[THE EXERCISE] In the lines below, swap every "ripple on water" for "wave on water" and leave everything else unchanged. Write out all the lines again, without the pictures.

[GIVEN DATA]

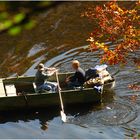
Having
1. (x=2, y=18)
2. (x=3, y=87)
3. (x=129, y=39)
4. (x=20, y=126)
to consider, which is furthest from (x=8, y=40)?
(x=2, y=18)

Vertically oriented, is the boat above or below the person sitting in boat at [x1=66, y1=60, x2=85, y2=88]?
below

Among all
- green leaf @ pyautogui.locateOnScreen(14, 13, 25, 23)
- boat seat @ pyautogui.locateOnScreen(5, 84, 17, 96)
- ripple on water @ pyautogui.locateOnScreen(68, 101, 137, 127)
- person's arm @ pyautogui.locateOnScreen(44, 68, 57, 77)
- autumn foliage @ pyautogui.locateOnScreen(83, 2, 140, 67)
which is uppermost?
green leaf @ pyautogui.locateOnScreen(14, 13, 25, 23)

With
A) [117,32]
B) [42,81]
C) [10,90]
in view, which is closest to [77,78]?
[42,81]

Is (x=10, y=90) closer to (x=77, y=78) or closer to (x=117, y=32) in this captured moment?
(x=77, y=78)

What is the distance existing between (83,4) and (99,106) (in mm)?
15084

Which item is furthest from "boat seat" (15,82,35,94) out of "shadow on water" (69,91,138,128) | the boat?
"shadow on water" (69,91,138,128)

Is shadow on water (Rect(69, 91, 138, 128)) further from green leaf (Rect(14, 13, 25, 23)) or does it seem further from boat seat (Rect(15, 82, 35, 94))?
green leaf (Rect(14, 13, 25, 23))

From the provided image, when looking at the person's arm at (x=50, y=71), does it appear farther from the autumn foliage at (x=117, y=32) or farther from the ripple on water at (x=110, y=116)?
the autumn foliage at (x=117, y=32)

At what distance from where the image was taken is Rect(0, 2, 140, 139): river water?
42.6ft

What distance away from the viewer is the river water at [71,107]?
13.0 meters

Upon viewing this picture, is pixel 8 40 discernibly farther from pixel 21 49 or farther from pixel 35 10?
pixel 35 10

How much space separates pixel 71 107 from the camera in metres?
14.7

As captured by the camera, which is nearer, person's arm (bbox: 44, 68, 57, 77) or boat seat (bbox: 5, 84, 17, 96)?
boat seat (bbox: 5, 84, 17, 96)

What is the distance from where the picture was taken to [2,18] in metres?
2.42
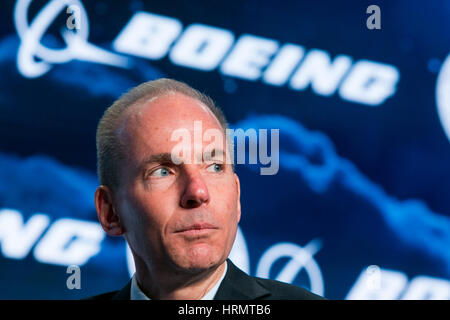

[WRITTEN RESPONSE]
Having
1. (x=2, y=18)
2. (x=3, y=87)
3. (x=129, y=39)
4. (x=20, y=126)
to consider, which is furthest from (x=8, y=40)?
(x=2, y=18)

Vertically oriented, is the boat above or below the person sitting in boat at [x1=66, y1=60, x2=85, y2=88]?
below

Among all
- green leaf @ pyautogui.locateOnScreen(14, 13, 25, 23)
- boat seat @ pyautogui.locateOnScreen(5, 84, 17, 96)
- wave on water @ pyautogui.locateOnScreen(68, 101, 137, 127)
- person's arm @ pyautogui.locateOnScreen(44, 68, 57, 77)
- autumn foliage @ pyautogui.locateOnScreen(83, 2, 140, 67)
which is uppermost?
green leaf @ pyautogui.locateOnScreen(14, 13, 25, 23)

With
A) [117,32]
B) [42,81]
C) [10,90]
in view, which is closest to [77,78]?
[42,81]

Is (x=10, y=90) closer to (x=77, y=78) or closer to (x=117, y=32) in this captured moment?
(x=77, y=78)

What is the distance existing between (83,4) and (99,106) (in mm)?
15084

Which item is furthest from "boat seat" (15,82,35,94) out of "shadow on water" (69,91,138,128) | the boat?
"shadow on water" (69,91,138,128)

Is shadow on water (Rect(69, 91, 138, 128)) further from green leaf (Rect(14, 13, 25, 23)) or does it seem further from boat seat (Rect(15, 82, 35, 94))?
green leaf (Rect(14, 13, 25, 23))

From the provided image, when looking at the person's arm at (x=50, y=71), does it appear farther from the autumn foliage at (x=117, y=32) or farther from the wave on water at (x=110, y=116)?
the autumn foliage at (x=117, y=32)

At what distance from where the image was taken is Rect(0, 2, 140, 139): river water?
42.6ft

What distance away from the viewer is the river water at [71,107]?
13.0 meters

Upon viewing this picture, is pixel 8 40 discernibly farther from pixel 21 49 or farther from pixel 35 10?
pixel 35 10

How much space separates pixel 71 107 from the camera in metres?
14.7

As captured by the camera, which is nearer, person's arm (bbox: 44, 68, 57, 77) or boat seat (bbox: 5, 84, 17, 96)?
boat seat (bbox: 5, 84, 17, 96)

What is the distance from where the picture was taken to [2,18] in metres?
2.42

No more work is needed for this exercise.